Не могу сказать, что меня это интересовало, но дальше молчать было просто неприлично. Антонина Юрьевна могла неправильно расценить мое поведение, оскорбиться, и последствия этой обиды могли обернуться для меня крупными неприятностями. В общем, спросила просто так, а в ответ услышала нечто занимательное.

— Понятия не имею. Покидая Москву, мама его с собой не взяла.

— Как это?!

— У нее не было столько средств, чтобы растить двоих детей. А Федя был ей неродной. Он папин сын. Пока папа был жив, все мы жили вместе, и она была ему мамой. Но папу расстреляли, и у нее перед Федей не осталось никаких обязательств. Ей нужно было о себе думать, а не тратить силы на чужого ребенка.

— Это ваши догадки?

— Зачем? Она сама мне это много раз повторяла и Феде так сказала, когда оставляла его. Я помню.

— Оставляла где?

— Около детского приюта. Рядом с нашим домом был приют для сирот. Утром, по дороге на вокзал, мы с мамой отвели туда Федю. Расставание вышло тягостным. Я рыдала и рвалась назад к брату, а мать злилась и тащила меня за руку прочь.

— Просто оставила и ушла, ничего не сказав на прощание?

— Почему же? Предупредила, чтобы держал язык за зубами. Сказала, твой отец — враг народа, он расстрелян, и, если не хочешь оказаться в месте похуже приюта, молчи.

— Мальчик плакал?

— Нет. Он был взрослым не по годам. И потом, Федя никогда бы не стал плакать при маме. Они не ладили. Он просто стоял у ворот и смотрел нам вслед.

— Когда выросли, не возникало желание его разыскать?

— В молодости нет, а вот когда постарше стала, то да, действительно появилось. После смерти матери я ведь писала в тот приют и даже ответ получила. Отрицательный. Ребенок с фамилией Краснов в данное учреждение не поступал.

— Отчего умерла ваша мать?

— Спилась.

— Совесть мучила?

— Никогда. Это чувство было ей незнакомо. Она пила от жгучей обиды на судьбу, — холодно сказала Антонина Юрьевна и тут же сменила тему:

— Картину разыскиваете не для Софьи Августовны?

Я покачала головой:

— Нет. Заказчик совсем другой человек.

— Жаль, — вздохнула Антонина Юрьевна.

Я посмотрела на нее с интересом.

— Если бы картина вернулась к законной наследнице, можно было бы надеяться, что проклятие потеряет силу, — пояснила Антонина Юрьевна совершенно серьезным тоном.
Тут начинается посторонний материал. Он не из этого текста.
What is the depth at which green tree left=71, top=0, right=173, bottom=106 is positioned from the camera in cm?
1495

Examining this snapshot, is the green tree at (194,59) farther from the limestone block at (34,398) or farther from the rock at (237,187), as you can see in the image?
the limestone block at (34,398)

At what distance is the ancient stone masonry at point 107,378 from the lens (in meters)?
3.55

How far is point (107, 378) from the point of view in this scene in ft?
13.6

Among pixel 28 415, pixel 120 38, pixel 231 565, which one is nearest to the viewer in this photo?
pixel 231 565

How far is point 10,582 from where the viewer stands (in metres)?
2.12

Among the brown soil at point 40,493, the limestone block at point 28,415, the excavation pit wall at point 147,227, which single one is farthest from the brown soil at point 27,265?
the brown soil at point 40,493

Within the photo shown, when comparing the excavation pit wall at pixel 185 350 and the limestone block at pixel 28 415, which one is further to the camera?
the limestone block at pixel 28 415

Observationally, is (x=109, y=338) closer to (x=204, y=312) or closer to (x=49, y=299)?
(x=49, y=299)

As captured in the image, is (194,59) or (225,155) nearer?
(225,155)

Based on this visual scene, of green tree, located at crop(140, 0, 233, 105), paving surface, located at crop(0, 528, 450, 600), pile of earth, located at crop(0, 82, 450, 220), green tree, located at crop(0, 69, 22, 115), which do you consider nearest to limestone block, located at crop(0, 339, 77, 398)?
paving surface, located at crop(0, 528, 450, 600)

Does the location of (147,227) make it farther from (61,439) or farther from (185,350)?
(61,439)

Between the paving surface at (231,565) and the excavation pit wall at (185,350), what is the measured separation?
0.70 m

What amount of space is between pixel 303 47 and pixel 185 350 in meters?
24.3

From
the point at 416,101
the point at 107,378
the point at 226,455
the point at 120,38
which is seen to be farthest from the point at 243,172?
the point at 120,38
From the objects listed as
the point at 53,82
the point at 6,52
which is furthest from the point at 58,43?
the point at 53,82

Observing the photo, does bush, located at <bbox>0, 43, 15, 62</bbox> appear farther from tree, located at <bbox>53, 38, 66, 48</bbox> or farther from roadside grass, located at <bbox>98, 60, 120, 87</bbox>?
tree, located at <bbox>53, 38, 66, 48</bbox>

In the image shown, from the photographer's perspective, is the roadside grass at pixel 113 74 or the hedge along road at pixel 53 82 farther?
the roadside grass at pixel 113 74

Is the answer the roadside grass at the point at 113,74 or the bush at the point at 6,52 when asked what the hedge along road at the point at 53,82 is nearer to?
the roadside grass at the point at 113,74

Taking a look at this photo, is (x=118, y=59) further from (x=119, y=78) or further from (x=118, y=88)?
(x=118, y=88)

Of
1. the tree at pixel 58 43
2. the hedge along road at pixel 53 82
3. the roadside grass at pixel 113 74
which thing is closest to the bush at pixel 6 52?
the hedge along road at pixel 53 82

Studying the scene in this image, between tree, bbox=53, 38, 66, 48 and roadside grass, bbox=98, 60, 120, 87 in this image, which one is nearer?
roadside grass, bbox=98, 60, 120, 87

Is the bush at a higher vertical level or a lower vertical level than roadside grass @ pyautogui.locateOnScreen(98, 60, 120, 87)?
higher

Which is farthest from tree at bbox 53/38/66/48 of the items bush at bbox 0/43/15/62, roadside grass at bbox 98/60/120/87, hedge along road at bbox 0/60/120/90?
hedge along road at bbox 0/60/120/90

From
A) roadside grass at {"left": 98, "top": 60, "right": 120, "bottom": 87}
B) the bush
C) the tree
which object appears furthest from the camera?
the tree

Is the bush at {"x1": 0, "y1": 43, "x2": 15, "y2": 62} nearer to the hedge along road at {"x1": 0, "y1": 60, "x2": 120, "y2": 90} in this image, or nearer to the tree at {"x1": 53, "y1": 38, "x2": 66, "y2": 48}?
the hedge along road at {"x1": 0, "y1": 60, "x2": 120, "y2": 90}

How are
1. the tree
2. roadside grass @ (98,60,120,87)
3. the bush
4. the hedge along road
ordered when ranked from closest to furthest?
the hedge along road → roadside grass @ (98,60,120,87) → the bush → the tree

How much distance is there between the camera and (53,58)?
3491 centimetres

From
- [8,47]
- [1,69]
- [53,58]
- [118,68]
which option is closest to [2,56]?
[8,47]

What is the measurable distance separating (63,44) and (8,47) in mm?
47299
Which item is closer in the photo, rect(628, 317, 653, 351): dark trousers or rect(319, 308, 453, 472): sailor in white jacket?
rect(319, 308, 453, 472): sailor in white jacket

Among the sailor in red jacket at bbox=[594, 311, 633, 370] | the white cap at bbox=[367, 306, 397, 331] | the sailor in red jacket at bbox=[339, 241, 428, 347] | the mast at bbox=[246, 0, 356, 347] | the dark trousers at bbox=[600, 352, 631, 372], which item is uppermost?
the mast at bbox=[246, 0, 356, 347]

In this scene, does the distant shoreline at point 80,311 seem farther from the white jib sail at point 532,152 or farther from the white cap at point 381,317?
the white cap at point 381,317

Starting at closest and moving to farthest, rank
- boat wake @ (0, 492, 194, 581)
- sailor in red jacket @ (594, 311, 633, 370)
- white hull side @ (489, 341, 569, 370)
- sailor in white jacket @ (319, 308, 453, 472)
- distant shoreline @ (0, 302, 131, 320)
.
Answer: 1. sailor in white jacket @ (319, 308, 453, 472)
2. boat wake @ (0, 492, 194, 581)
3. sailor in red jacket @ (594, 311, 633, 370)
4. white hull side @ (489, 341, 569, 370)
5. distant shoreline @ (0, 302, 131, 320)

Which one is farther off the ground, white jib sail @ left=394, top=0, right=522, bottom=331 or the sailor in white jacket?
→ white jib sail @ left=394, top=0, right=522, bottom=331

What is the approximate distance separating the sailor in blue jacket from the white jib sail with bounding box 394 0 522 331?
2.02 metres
— Это не она, — решительно объявила я и поднялась. — Мне пора. Спасибо за водку, и до свидания.

Антонина Юрьевна расхохоталась:

— Ну что за вопрос? Конечно! Картину не забудьте!

Я кивнула, подхватила картину и, не говоря ни слова, направилась к двери. Уже взялась за ручку, когда за спиной раздалось:

— Минуту.

Я замерла на месте, чувствуя, что леденеет затылок. Вот оно. Началось. Напрасно надеялась, что все обойдется.

— Примите от меня этот маленький сувенир. На память.